#### Selected excerpt
┌──

27. microRNA (miRNA):

    A short regulatory form of RNA that binds to a target RNA and generally suppresses its translation by ribosomes.

28. Mitochondrial DNA:

    The small circular chromosome found inside mitochondria. Mitochondria, and thus mitochondrial DNA, are passed from mother to offspring.

29. Messenger RNA (mRNA):

    RNA that serves as a template for protein synthesis.

30. Mutation:

    A change in a DNA sequence. Germ-line mutations occur in the eggs and sperm and can be passed on to offspring, whereas somatic mutations occur in body cells and are not passed on.

31. Next-generation sequencing:

    DNA sequencing that harnesses advances in miniaturization technology to simultaneously sequence multiple areas of the genome rapidly and at low cost.

32. Nucleotide:

    The basic building block of nucleic acids. RNA and DNA are polymers made of long chains of nucleotides. A nucleotide consists of a sugar molecule (either ribose in RNA or deoxyribose in DNA) attached to a phosphate group and a nitrogen-containing base. The bases used in DNA are adenine (A), cytosine (C), guanine (G), and thymine (T). In RNA, the base uracil (U) takes the place of thymine.

33. Oligonucleotide:

    A short, typically synthetic, polymer of nucleotides.

└──

Reproduce the genetics glossary entries above in full, word for word.

[Rows from a dataset]
┌──

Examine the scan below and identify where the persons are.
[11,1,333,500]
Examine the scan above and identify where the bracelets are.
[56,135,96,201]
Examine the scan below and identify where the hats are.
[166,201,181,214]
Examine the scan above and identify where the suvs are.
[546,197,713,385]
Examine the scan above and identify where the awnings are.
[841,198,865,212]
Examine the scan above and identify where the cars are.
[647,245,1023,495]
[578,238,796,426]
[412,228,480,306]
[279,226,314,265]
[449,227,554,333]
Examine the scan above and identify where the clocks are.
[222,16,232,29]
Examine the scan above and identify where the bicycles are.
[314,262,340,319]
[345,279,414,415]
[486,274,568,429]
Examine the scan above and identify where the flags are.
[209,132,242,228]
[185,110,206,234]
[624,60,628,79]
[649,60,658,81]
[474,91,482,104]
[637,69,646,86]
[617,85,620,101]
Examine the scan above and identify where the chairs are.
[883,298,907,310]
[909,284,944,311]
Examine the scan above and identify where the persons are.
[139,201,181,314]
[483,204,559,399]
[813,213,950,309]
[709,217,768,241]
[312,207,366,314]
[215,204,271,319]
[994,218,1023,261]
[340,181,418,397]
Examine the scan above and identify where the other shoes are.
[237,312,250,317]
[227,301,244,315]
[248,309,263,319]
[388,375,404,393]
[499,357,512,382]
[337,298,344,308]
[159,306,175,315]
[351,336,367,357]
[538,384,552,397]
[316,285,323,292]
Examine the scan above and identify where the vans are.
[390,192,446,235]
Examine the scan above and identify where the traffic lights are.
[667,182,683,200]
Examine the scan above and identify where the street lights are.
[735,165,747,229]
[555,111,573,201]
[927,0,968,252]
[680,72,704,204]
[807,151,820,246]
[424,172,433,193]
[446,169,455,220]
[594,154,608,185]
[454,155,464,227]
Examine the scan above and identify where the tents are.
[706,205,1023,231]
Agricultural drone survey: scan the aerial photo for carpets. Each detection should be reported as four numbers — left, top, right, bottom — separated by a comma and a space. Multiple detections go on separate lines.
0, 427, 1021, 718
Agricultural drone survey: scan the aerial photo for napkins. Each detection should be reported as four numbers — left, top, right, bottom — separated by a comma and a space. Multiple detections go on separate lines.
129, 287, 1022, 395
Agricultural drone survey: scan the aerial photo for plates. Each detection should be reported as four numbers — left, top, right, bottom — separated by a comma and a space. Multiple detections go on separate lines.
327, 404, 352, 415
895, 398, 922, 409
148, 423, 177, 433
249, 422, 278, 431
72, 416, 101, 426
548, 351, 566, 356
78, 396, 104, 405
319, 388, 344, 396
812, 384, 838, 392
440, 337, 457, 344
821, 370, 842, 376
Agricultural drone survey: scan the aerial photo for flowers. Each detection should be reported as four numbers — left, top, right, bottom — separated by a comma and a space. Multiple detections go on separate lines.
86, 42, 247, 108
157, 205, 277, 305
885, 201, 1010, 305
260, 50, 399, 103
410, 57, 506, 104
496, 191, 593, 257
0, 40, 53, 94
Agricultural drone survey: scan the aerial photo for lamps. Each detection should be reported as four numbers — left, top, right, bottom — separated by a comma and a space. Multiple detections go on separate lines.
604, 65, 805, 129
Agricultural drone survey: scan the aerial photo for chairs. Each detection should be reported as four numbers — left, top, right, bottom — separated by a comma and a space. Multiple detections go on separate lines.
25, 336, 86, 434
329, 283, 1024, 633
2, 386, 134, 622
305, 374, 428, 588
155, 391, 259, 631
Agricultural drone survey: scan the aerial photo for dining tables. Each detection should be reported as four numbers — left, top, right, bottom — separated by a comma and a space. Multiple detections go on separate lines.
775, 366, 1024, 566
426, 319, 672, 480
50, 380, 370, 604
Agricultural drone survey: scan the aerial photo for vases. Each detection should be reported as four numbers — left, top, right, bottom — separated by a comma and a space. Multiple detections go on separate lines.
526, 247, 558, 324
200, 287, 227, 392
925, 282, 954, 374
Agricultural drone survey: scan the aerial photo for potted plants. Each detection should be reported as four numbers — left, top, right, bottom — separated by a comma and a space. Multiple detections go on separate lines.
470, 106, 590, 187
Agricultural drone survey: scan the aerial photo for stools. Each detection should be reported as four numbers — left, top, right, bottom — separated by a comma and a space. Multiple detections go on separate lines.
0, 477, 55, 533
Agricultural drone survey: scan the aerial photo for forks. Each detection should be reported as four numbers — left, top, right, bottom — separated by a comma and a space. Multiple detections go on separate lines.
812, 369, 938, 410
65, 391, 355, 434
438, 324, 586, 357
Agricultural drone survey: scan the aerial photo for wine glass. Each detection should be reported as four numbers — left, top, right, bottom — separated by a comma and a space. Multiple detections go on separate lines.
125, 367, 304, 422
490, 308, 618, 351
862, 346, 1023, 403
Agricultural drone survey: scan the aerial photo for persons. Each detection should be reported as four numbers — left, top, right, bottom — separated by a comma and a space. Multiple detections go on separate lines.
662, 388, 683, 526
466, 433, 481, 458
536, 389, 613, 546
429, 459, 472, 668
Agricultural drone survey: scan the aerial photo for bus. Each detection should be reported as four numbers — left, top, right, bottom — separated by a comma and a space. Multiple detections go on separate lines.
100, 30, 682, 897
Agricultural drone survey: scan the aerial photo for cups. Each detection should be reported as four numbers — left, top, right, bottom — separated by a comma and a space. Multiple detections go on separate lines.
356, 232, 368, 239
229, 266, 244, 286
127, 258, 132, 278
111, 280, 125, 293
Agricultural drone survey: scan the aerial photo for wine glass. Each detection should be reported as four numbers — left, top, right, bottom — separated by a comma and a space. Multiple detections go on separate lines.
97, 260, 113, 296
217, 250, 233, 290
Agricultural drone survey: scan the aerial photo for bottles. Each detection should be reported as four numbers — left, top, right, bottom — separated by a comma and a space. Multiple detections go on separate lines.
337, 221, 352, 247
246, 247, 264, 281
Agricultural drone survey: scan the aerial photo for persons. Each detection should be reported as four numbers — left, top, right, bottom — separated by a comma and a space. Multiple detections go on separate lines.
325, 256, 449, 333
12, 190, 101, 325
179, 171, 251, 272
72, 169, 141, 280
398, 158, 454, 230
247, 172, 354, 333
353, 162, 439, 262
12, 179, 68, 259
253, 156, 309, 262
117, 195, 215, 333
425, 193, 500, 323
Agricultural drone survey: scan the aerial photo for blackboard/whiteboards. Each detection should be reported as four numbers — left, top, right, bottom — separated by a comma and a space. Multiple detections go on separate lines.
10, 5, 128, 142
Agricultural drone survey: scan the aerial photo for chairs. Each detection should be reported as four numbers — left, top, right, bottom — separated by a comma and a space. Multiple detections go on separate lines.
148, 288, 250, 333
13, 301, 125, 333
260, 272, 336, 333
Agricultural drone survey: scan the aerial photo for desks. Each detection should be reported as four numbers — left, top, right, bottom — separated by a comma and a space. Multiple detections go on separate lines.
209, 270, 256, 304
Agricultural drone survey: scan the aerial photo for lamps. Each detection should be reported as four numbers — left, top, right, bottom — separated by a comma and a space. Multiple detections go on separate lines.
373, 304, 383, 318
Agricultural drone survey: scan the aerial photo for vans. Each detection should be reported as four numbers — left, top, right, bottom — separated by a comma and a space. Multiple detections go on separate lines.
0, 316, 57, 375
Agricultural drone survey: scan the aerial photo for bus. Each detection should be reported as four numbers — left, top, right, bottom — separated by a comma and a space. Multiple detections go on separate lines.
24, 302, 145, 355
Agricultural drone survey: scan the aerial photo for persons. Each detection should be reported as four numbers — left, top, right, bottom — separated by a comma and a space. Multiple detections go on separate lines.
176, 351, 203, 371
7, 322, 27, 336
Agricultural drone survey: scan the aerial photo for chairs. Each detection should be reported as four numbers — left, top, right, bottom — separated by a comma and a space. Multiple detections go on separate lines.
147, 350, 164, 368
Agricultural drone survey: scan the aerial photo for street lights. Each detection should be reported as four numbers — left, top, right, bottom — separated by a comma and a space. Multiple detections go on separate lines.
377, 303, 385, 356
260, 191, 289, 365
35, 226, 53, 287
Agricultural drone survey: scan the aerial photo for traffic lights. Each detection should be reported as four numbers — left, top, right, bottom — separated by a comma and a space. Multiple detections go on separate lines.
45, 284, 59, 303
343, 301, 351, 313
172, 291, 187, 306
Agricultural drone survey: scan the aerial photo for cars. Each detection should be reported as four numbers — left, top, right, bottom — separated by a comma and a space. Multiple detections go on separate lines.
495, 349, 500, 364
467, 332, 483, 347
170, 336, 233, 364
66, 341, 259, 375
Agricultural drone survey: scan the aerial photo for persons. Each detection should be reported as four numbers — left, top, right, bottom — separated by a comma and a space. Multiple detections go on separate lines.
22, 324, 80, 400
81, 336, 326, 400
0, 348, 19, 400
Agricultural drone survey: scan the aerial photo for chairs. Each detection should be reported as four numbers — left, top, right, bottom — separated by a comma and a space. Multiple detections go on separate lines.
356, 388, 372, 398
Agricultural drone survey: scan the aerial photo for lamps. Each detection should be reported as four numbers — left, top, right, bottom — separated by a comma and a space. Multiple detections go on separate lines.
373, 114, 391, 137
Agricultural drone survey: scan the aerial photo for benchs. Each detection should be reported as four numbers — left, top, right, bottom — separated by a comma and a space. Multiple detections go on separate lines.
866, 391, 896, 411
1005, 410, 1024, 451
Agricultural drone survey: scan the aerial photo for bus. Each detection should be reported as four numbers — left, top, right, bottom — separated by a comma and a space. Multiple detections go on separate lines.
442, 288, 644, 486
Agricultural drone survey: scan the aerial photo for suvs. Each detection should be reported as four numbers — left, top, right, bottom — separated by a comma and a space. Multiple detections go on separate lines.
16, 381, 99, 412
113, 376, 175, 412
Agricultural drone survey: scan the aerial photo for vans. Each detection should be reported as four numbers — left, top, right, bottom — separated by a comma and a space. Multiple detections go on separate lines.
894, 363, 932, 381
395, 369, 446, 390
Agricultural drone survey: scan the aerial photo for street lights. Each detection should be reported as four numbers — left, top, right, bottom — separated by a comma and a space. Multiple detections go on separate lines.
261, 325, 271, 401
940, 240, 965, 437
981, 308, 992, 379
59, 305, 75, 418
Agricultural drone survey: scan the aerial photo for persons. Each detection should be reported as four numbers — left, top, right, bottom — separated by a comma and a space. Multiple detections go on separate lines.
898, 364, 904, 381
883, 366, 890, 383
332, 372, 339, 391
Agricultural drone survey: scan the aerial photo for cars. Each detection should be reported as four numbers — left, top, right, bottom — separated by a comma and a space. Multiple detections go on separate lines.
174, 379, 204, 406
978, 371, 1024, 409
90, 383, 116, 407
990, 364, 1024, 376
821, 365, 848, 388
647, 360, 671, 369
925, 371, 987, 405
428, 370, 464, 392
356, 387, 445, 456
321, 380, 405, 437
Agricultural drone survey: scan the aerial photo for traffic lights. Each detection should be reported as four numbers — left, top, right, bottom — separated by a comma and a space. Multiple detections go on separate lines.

└──

#### Solution to this problem
27. microRNA (miRNA):

    A short regulatory form of RNA that binds to a target RNA and generally suppresses its translation by ribosomes.

28. Mitochondrial DNA:

    The small circular chromosome found inside mitochondria. Mitochondria, and thus mitochondrial DNA, are passed from mother to offspring.

29. Messenger RNA (mRNA):

    RNA that serves as a template for protein synthesis.

30. Mutation:

    A change in a DNA sequence. Germ-line mutations occur in the eggs and sperm and can be passed on to offspring, whereas somatic mutations occur in body cells and are not passed on.

31. Next-generation sequencing:

    DNA sequencing that harnesses advances in miniaturization technology to simultaneously sequence multiple areas of the genome rapidly and at low cost.

32. Nucleotide:

    The basic building block of nucleic acids. RNA and DNA are polymers made of long chains of nucleotides. A nucleotide consists of a sugar molecule (either ribose in RNA or deoxyribose in DNA) attached to a phosphate group and a nitrogen-containing base. The bases used in DNA are adenine (A), cytosine (C), guanine (G), and thymine (T). In RNA, the base uracil (U) takes the place of thymine.

33. Oligonucleotide:

    A short, typically synthetic, polymer of nucleotides.